**Opdracht 1**
Beantwoord de volgende vragen met het artikel over de beroepstermijn hieronder.
(a) Hoe lang is de termijn voor het instellen van hoger beroep volgens het eerste lid?
(b) Wat is de termijn van beroep van een vonnis in kort geding?
(c) Vanaf welke datum is het artikel geldend?
**Opdracht 2**
Geef bij elke bewering of die klopt met het artikel over de beroepstermijn hieronder. Antwoord met ja of nee en citeer de woorden uit het artikel die de doorslag geven.
(a) De bronpublicatie van het artikel is Stb. 2023, 41.
(b) Incidenteel beroep kan alleen binnen de gewone beroepstermijnen worden ingesteld.
(c) Het incidenteel beroep moet worden ingesteld bij de conclusie van antwoord.

Einde inhoudsopgave
Wetboek van Burgerlijke Rechtsvordering
Artikel 339 [Beroepstermijn]
Geldend
Geldend vanaf 01-05-2023
- Bronpublicatie:
25-01-2023, Stb. 2023, 41 (uitgifte: 10-02-2023, kamerstukken: 36212)
- Inwerkingtreding
01-05-2023
- Bronpublicatie inwerkingtreding:
20-03-2023, Stb. 2023, 97 (uitgifte: 27-03-2023, kamerstukken/regelingnummer: -)
- Vakgebied(en)
Onbekend (V)
Burgerlijk procesrecht / Hoger beroep
1.
De termijn voor het instellen van hoger beroep is drie maanden, te rekenen van de dag van de uitspraak van het vonnis dan wel de dag van de mondelinge uitspraak als bedoeld in artikel 29a.
2.
In afwijking van het eerste lid is de termijn van beroep van een vonnis in kort geding vier weken.
3.
De gedaagde in hoger beroep kan incidenteel beroep instellen, zelfs na verloop van deze termijnen en na berusting in het vonnis. Het incidenteel beroep wordt, op straffe van verval, ingesteld bij de conclusie van antwoord.

**Aangeleverde gegevens**
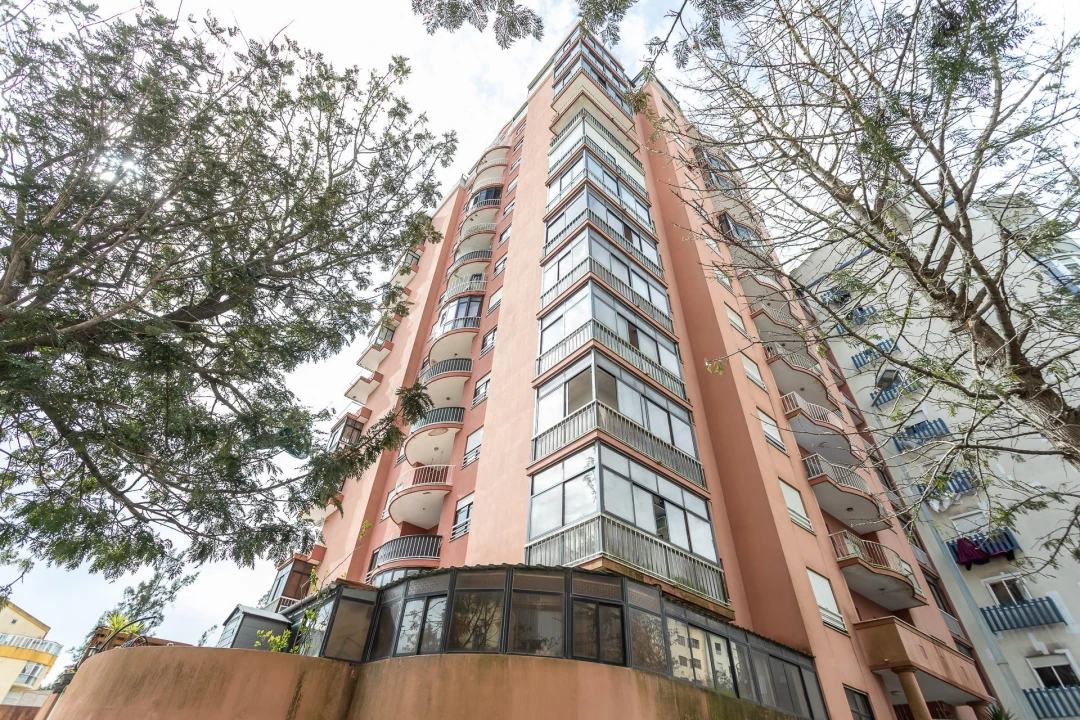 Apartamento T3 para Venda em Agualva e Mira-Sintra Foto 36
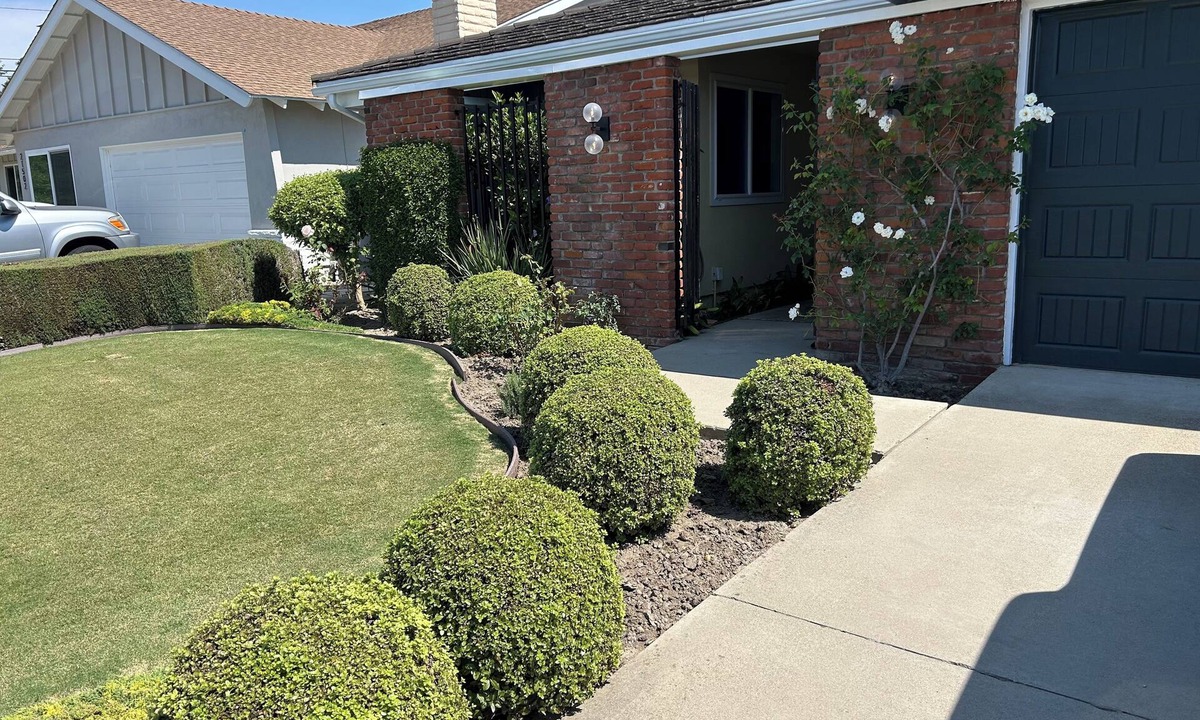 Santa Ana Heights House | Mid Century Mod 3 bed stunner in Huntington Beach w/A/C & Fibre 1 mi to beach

**Resultaat 1**
(a) Drie maanden.
(b) Vier weken.
(c) Vanaf 01-05-2023.

**Resultaat 2**
(a) Ja: "25-01-2023, Stb. 2023, 41"
(b) Nee: "zelfs na verloop van deze termijnen en na berusting in het vonnis"
(c) Ja: "Het incidenteel beroep wordt, op straffe van verval, ingesteld bij de conclusie van antwoord."